Edmonton adds these forwards when all of Tyler Benson, Kailer Yamamoto, and Tyler Vesel will graduate to professional hockey and play for the Condors next season. Bakersfield could see a line of Benson, Marody, and Yamamoto play significant minutes, while Vesel assumes a depth role. Bakersfield should have its youngest team ever.
The Oilers desperately need their AHL team to develop cheap NHL players to fill out the roster. This offseason is a good example of why. The Oilers have self-inflicted salary cap issues and could only add depth players through free agency. If they want to be a good team, and stay a good team, they’ll need a constant stream of forwards coming in from Bakersfield and producing until they become unaffordable at the NHL level.
The 2017-18 Condors had virtually no forward prospects on the roster unless you consider a 24-year-old Rattie a prospect. The Oilers are trying to change that for 2018-19. They’ll get some help from the previous drafts with Yamamoto and Benson arriving, but Edmonton’s trying to address that through trades and undrafted free agents.
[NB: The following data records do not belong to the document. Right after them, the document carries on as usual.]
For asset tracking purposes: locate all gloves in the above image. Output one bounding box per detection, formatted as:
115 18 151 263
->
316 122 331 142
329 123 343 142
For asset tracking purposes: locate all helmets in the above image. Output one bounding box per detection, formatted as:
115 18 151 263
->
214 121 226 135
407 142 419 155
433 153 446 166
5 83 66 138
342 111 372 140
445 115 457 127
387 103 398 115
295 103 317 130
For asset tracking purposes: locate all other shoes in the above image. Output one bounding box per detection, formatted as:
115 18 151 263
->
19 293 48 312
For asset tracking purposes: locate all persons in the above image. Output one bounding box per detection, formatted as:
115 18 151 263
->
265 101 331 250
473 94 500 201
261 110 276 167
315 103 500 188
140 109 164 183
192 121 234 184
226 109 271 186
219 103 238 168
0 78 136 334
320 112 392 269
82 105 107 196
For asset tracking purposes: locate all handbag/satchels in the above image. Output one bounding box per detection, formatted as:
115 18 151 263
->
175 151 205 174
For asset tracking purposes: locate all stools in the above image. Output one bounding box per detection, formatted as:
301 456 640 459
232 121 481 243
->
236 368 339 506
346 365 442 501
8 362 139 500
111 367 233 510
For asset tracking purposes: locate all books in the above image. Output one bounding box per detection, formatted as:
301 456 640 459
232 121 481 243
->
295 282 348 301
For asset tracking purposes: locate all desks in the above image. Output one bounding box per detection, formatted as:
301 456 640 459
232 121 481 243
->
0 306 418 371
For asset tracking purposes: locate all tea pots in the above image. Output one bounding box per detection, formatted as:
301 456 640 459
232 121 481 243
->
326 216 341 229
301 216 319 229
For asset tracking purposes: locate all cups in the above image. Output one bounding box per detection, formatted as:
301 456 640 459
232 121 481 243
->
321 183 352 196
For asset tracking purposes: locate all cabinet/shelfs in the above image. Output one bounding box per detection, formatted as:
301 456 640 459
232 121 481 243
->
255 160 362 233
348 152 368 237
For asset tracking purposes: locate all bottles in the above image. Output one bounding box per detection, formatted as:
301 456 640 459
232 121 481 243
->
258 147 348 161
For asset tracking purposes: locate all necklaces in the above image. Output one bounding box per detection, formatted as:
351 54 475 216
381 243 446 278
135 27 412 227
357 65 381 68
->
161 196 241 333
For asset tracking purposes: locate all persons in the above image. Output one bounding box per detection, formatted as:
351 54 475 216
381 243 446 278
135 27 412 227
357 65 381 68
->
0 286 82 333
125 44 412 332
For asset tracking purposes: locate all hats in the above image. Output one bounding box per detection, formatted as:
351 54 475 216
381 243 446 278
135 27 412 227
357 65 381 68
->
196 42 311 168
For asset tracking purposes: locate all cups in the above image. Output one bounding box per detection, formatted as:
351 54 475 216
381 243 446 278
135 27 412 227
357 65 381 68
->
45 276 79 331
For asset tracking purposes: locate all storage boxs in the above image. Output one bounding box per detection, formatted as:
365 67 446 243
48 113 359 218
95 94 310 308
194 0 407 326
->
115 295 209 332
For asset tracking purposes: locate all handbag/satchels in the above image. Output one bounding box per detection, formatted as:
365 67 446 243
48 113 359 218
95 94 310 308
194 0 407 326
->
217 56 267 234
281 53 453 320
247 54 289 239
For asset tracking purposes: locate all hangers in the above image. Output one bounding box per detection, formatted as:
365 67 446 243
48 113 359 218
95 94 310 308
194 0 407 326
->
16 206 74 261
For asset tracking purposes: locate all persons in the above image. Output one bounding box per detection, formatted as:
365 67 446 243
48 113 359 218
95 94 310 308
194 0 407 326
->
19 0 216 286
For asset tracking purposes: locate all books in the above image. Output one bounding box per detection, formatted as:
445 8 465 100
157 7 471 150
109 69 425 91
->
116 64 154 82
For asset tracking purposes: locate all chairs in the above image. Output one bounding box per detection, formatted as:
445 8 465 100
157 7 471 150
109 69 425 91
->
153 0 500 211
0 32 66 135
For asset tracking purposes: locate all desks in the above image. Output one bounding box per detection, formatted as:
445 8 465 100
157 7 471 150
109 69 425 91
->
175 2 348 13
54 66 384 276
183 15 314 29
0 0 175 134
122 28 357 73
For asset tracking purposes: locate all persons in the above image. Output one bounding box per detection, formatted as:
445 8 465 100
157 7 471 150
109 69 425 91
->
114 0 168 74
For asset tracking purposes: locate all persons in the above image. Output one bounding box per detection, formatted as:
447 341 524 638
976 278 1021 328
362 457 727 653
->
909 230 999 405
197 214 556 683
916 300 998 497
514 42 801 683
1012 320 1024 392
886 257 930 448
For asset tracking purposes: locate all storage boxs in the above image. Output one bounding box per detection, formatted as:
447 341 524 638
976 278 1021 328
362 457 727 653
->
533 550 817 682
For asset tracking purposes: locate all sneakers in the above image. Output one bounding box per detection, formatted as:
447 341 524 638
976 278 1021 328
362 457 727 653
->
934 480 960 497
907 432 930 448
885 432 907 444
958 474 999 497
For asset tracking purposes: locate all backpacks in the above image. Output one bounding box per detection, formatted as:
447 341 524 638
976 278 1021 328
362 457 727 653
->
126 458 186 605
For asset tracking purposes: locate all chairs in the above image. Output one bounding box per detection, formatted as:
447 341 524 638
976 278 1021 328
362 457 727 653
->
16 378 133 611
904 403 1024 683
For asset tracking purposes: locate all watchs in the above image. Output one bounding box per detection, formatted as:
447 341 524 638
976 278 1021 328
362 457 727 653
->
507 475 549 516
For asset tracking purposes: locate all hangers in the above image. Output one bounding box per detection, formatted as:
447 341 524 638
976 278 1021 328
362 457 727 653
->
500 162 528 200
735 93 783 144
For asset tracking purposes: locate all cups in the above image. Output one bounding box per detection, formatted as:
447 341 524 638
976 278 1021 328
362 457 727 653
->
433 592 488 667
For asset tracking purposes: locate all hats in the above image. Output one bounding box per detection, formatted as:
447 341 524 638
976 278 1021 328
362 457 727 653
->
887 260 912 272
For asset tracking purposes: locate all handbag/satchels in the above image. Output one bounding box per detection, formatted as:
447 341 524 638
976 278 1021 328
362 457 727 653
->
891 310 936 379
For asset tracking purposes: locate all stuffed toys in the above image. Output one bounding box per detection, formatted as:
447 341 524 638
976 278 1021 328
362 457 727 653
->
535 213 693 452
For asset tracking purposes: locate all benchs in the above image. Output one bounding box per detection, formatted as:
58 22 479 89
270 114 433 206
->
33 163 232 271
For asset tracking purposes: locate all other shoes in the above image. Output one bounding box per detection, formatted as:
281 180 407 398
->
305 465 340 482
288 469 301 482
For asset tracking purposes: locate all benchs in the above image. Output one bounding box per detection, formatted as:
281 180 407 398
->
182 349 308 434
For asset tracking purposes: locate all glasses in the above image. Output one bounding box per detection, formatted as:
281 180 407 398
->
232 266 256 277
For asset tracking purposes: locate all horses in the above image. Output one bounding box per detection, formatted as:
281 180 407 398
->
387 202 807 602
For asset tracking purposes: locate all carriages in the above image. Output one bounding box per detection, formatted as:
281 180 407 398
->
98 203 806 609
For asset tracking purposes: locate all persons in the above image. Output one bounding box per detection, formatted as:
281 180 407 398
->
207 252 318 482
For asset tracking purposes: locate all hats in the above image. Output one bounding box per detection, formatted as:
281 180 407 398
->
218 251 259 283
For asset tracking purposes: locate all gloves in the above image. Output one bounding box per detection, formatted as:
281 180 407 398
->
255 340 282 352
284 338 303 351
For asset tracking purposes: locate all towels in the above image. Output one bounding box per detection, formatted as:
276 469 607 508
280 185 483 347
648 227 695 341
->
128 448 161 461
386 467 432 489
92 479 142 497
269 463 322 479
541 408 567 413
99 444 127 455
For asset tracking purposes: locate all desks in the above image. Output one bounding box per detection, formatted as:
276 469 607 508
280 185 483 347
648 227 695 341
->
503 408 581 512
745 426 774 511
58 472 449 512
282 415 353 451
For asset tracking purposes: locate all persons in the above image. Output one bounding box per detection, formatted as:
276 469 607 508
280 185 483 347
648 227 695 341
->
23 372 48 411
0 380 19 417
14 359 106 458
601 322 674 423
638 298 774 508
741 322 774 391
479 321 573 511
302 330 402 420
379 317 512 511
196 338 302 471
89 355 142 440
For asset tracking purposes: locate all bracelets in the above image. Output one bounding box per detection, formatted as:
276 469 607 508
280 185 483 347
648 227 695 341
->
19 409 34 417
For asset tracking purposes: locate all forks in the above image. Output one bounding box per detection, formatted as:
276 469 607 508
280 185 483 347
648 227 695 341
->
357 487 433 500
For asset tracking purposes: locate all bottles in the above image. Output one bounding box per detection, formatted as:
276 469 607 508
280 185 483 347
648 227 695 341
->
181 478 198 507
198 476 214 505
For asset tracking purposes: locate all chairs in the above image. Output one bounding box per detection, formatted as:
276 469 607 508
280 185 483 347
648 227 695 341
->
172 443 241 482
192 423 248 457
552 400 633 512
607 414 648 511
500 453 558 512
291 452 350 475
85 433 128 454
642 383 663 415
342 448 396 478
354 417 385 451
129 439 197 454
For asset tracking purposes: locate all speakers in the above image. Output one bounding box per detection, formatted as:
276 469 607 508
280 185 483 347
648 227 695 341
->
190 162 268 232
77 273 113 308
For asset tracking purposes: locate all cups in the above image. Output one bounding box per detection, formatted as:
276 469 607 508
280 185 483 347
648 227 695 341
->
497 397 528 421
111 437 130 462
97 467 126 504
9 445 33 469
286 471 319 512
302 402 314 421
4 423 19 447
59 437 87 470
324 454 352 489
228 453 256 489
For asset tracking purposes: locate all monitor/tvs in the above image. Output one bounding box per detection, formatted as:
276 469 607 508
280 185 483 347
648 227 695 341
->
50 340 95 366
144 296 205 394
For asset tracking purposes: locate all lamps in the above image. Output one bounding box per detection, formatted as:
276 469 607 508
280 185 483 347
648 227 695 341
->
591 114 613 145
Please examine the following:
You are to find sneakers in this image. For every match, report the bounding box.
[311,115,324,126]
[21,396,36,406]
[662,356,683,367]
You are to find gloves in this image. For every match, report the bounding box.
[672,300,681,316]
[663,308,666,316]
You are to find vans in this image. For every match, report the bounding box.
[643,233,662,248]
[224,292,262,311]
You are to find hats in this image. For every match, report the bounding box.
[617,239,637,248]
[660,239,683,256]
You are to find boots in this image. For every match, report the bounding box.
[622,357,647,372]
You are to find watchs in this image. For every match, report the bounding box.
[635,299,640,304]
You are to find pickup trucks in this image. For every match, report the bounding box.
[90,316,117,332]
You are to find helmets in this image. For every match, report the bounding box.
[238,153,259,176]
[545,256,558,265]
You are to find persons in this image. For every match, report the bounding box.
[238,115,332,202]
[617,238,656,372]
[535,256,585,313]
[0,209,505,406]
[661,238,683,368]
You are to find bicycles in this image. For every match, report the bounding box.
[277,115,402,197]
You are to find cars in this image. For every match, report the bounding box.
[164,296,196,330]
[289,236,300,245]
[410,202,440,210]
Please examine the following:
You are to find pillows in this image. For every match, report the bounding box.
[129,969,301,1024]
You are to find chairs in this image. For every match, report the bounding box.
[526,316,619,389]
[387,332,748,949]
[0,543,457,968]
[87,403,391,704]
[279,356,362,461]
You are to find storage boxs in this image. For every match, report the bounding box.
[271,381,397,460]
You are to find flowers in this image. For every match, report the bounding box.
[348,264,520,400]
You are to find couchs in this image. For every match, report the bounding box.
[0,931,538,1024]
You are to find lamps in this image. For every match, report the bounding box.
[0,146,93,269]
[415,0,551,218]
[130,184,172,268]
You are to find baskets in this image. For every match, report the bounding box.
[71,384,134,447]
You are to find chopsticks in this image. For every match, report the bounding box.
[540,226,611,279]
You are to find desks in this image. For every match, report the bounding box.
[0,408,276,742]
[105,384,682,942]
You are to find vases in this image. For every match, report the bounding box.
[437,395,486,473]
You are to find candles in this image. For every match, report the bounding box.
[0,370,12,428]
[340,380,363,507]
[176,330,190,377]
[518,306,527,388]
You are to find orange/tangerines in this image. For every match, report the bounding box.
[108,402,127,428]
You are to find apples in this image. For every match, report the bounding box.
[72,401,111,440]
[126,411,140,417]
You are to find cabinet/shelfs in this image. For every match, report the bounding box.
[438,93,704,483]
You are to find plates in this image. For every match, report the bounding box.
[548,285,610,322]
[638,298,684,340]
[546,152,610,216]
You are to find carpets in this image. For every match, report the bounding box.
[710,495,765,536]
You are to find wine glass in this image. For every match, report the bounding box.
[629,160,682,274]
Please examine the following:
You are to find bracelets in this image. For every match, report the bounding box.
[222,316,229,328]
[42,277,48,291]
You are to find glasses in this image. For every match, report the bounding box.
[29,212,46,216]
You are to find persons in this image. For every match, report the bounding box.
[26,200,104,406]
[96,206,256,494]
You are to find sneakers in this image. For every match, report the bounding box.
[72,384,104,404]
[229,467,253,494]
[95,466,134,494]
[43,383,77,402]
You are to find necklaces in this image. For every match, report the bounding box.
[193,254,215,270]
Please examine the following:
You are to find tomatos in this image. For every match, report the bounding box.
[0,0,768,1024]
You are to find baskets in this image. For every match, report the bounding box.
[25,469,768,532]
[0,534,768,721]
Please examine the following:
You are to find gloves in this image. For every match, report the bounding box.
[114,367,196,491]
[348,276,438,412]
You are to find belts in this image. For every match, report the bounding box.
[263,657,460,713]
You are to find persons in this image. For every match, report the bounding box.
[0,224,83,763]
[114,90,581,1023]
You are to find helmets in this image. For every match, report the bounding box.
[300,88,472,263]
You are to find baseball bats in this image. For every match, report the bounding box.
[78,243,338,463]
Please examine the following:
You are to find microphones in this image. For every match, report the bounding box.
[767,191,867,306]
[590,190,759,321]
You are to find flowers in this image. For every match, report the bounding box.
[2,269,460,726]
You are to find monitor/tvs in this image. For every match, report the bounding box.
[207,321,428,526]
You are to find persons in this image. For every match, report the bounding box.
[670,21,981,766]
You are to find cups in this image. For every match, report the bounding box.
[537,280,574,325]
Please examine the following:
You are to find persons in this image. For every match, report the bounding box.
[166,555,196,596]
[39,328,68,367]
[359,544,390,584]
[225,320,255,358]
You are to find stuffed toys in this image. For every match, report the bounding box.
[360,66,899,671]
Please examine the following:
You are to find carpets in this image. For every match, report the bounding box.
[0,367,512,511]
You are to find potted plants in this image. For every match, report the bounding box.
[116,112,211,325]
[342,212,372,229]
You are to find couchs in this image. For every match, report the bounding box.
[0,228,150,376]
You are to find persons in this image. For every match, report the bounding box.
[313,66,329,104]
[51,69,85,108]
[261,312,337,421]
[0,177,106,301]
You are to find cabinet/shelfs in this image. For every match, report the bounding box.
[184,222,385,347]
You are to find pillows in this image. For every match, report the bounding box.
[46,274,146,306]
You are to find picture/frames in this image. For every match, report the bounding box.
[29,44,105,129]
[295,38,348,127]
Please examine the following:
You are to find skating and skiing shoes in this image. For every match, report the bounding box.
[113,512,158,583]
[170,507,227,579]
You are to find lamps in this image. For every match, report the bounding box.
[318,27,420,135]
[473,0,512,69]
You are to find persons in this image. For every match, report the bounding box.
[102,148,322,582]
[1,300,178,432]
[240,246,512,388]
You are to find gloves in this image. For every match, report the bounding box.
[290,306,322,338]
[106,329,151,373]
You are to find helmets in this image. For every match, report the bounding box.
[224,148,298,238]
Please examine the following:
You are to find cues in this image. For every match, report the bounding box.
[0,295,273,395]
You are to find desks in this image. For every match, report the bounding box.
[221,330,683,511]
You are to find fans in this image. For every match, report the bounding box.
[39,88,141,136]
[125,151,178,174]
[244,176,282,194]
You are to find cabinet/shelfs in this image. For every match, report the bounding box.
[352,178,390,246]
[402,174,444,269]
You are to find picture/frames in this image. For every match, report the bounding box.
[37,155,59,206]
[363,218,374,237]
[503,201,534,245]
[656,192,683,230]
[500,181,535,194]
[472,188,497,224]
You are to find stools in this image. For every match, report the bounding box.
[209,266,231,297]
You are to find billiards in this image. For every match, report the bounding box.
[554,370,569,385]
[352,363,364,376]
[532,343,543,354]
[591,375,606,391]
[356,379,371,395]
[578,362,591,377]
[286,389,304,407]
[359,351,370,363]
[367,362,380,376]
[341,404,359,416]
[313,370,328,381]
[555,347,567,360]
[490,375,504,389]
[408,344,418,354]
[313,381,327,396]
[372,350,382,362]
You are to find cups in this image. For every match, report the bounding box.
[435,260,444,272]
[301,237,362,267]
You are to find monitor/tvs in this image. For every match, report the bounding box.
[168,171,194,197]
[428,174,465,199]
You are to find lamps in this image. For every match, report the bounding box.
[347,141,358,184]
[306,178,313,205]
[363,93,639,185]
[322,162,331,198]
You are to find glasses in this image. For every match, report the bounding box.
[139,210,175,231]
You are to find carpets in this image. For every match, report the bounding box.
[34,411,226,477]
Even though most of the prospects added are lower-quality players that will probably top out at the minor-league level, it still represents a change in the organization. It never hurts to give these players a chance in the AHL to see if they can develop into more, as opposed to a veteran-heavy team that doesn’t help the NHL club. Now they just have to play them.